■ Items:
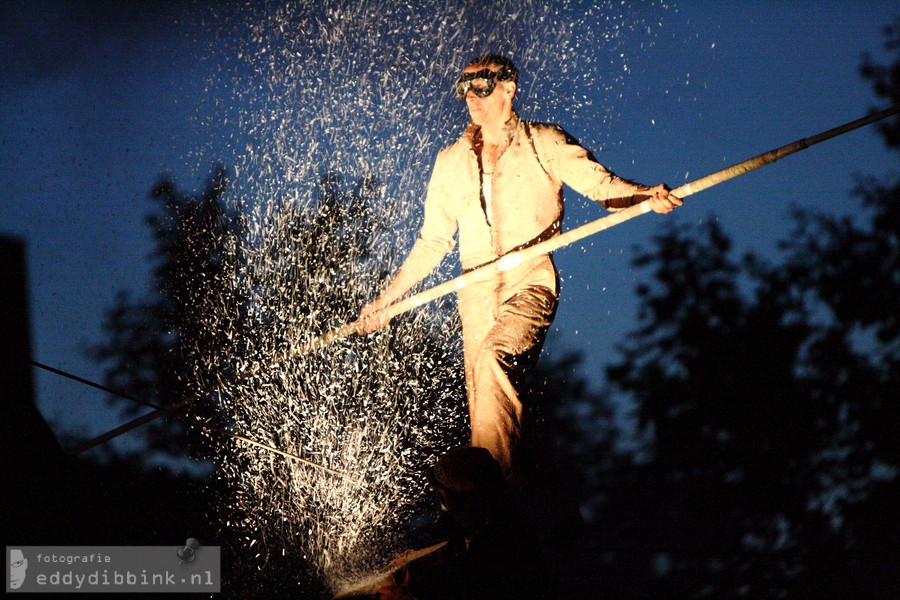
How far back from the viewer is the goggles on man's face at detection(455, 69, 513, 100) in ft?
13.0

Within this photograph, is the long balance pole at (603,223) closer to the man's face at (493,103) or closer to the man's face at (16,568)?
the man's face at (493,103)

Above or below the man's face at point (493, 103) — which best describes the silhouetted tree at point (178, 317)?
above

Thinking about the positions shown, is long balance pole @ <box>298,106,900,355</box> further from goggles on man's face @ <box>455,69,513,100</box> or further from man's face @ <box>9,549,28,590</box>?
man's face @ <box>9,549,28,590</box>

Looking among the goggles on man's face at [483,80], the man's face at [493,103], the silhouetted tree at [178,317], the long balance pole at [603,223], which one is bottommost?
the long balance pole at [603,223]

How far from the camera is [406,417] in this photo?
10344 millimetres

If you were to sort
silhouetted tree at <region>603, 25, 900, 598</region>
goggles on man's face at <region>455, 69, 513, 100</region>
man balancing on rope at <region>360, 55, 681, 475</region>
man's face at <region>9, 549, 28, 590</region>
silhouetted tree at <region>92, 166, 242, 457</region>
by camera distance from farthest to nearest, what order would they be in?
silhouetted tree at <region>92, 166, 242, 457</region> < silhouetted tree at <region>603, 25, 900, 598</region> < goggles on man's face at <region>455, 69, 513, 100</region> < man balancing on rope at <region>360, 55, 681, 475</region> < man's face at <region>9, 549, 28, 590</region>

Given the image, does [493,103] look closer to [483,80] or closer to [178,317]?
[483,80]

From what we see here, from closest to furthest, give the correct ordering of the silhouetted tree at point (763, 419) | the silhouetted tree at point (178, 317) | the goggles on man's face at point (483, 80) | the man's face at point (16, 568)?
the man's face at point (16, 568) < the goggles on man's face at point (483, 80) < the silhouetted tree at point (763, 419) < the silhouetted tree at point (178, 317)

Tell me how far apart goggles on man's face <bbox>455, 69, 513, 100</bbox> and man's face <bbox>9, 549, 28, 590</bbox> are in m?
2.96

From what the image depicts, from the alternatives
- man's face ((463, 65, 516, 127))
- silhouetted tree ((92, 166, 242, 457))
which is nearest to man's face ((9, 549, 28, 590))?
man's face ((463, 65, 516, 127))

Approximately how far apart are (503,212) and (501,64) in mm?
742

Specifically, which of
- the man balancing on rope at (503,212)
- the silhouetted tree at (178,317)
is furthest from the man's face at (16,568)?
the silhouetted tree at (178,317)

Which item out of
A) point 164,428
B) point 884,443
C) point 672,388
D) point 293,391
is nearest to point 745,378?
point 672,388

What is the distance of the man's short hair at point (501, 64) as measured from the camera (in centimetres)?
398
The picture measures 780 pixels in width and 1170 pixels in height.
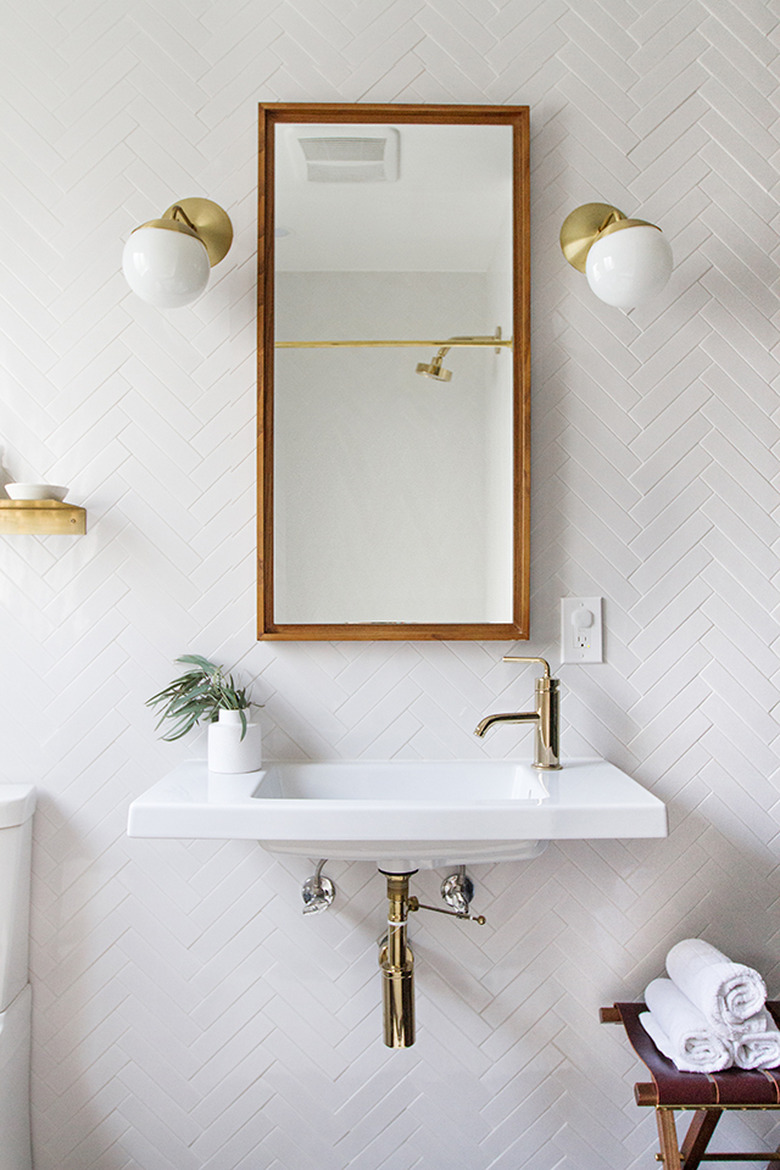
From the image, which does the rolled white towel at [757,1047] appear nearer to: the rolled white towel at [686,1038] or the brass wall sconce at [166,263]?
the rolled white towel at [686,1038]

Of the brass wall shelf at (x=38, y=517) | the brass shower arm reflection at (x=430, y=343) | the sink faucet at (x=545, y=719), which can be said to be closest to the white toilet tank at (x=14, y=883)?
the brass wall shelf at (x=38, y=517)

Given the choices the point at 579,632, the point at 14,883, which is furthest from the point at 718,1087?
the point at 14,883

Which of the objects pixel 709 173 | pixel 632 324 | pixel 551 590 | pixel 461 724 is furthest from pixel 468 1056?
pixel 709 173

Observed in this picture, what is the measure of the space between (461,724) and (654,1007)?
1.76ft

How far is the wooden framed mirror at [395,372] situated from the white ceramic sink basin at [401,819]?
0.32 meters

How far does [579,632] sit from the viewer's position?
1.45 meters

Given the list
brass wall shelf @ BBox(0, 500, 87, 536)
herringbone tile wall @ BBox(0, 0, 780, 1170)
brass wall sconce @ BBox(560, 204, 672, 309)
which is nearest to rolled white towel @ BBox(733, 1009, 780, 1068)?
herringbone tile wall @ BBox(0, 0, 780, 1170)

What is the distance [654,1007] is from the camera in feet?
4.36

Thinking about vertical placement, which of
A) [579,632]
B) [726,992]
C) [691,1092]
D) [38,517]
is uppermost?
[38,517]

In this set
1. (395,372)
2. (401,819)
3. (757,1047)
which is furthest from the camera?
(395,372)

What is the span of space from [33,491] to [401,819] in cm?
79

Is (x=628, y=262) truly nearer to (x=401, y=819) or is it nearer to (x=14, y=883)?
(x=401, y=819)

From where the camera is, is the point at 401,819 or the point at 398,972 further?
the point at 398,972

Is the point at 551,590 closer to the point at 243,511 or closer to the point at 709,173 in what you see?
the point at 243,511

■ Set problem:
Lay out every line of the items above as a JSON list of strings, one string per line, with blank lines skipped and the pictures left out.

■ Solution for this problem:
[
  "How far back from the viewer is the goggles on man's face at detection(455, 69, 513, 100) in ft?",
  "13.0",
  "Within this photograph, is the long balance pole at (603,223) closer to the man's face at (493,103) or closer to the man's face at (16,568)?",
  "the man's face at (493,103)",
  "Above or below the man's face at point (493, 103) — which best describes the silhouetted tree at point (178, 317)?",
  "above",
  "Thinking about the positions shown, is long balance pole @ <box>298,106,900,355</box> further from goggles on man's face @ <box>455,69,513,100</box> or further from man's face @ <box>9,549,28,590</box>?",
  "man's face @ <box>9,549,28,590</box>",
  "Looking among the goggles on man's face at [483,80], the man's face at [493,103], the silhouetted tree at [178,317], the long balance pole at [603,223], which one is bottommost?",
  "the long balance pole at [603,223]",
  "How far from the camera is [406,417] in this photo?",
  "10344 millimetres",
  "If you were to sort",
  "silhouetted tree at <region>603, 25, 900, 598</region>",
  "goggles on man's face at <region>455, 69, 513, 100</region>",
  "man balancing on rope at <region>360, 55, 681, 475</region>",
  "man's face at <region>9, 549, 28, 590</region>",
  "silhouetted tree at <region>92, 166, 242, 457</region>",
  "by camera distance from farthest to nearest, what order would they be in?",
  "silhouetted tree at <region>92, 166, 242, 457</region> < silhouetted tree at <region>603, 25, 900, 598</region> < goggles on man's face at <region>455, 69, 513, 100</region> < man balancing on rope at <region>360, 55, 681, 475</region> < man's face at <region>9, 549, 28, 590</region>",
  "Given the image, does [493,103] look closer to [483,80] or closer to [178,317]?",
  "[483,80]",
  "From what we see here, from closest to furthest, give the correct ordering of the silhouetted tree at point (763, 419) | the silhouetted tree at point (178, 317) | the goggles on man's face at point (483, 80) | the man's face at point (16, 568)?",
  "the man's face at point (16, 568) < the goggles on man's face at point (483, 80) < the silhouetted tree at point (763, 419) < the silhouetted tree at point (178, 317)",
  "Tell me how far apart goggles on man's face <bbox>455, 69, 513, 100</bbox> and man's face <bbox>9, 549, 28, 590</bbox> are in m?",
  "2.96",
  "From what the image depicts, from the alternatives",
  "- man's face ((463, 65, 516, 127))",
  "- silhouetted tree ((92, 166, 242, 457))",
  "which is nearest to man's face ((9, 549, 28, 590))?",
  "man's face ((463, 65, 516, 127))",
  "Approximately how far apart are (503,212) and (501,64) in mm?",
  "742",
  "Specifically, which of",
  "- the man balancing on rope at (503,212)",
  "- the silhouetted tree at (178,317)",
  "is furthest from the man's face at (16,568)?",
  "the silhouetted tree at (178,317)",
  "Which item out of",
  "A) point 164,428",
  "B) point 884,443",
  "C) point 672,388",
  "D) point 293,391",
  "is nearest to point 745,378?",
  "point 672,388",
  "What is the distance of the man's short hair at point (501, 64) as measured from the camera (in centimetres)?",
  "398",
  "The picture measures 780 pixels in width and 1170 pixels in height.",
  "From the image, which does the rolled white towel at [757,1047] appear nearer to: the rolled white towel at [686,1038] or the brass wall sconce at [166,263]?",
  "the rolled white towel at [686,1038]",
  "Of the brass wall shelf at (x=38, y=517) | the brass shower arm reflection at (x=430, y=343) | the sink faucet at (x=545, y=719), which can be said to be closest to the white toilet tank at (x=14, y=883)?",
  "the brass wall shelf at (x=38, y=517)",
  "Given the choices the point at 579,632, the point at 14,883, which is furthest from the point at 718,1087?",
  "the point at 14,883",
  "Which of the objects pixel 709 173 | pixel 632 324 | pixel 551 590 | pixel 461 724 is furthest from pixel 468 1056?",
  "pixel 709 173",
  "Observed in this picture, what is the measure of the space between (461,724) and (654,1007)?",
  "1.76ft",
  "How far is the wooden framed mirror at [395,372] situated from the white ceramic sink basin at [401,819]?",
  "0.32 meters",
  "How far does [579,632] sit from the viewer's position?",
  "1.45 meters",
  "Given the list",
  "brass wall shelf @ BBox(0, 500, 87, 536)",
  "herringbone tile wall @ BBox(0, 0, 780, 1170)",
  "brass wall sconce @ BBox(560, 204, 672, 309)",
  "which is nearest to rolled white towel @ BBox(733, 1009, 780, 1068)?",
  "herringbone tile wall @ BBox(0, 0, 780, 1170)",
  "What is the distance [654,1007] is from the camera in feet?",
  "4.36",
  "Thinking about vertical placement, which of",
  "A) [579,632]",
  "B) [726,992]",
  "C) [691,1092]",
  "D) [38,517]",
  "is uppermost?",
  "[38,517]",
  "In this set",
  "1. (395,372)",
  "2. (401,819)",
  "3. (757,1047)",
  "which is furthest from the camera?",
  "(395,372)",
  "What is the span of space from [33,491] to [401,819] in cm?",
  "79",
  "Is (x=628, y=262) truly nearer to (x=401, y=819) or is it nearer to (x=14, y=883)?",
  "(x=401, y=819)",
  "From where the camera is, is the point at 401,819 or the point at 398,972 further?",
  "the point at 398,972",
  "Is the point at 551,590 closer to the point at 243,511 or closer to the point at 709,173 in what you see?",
  "the point at 243,511"
]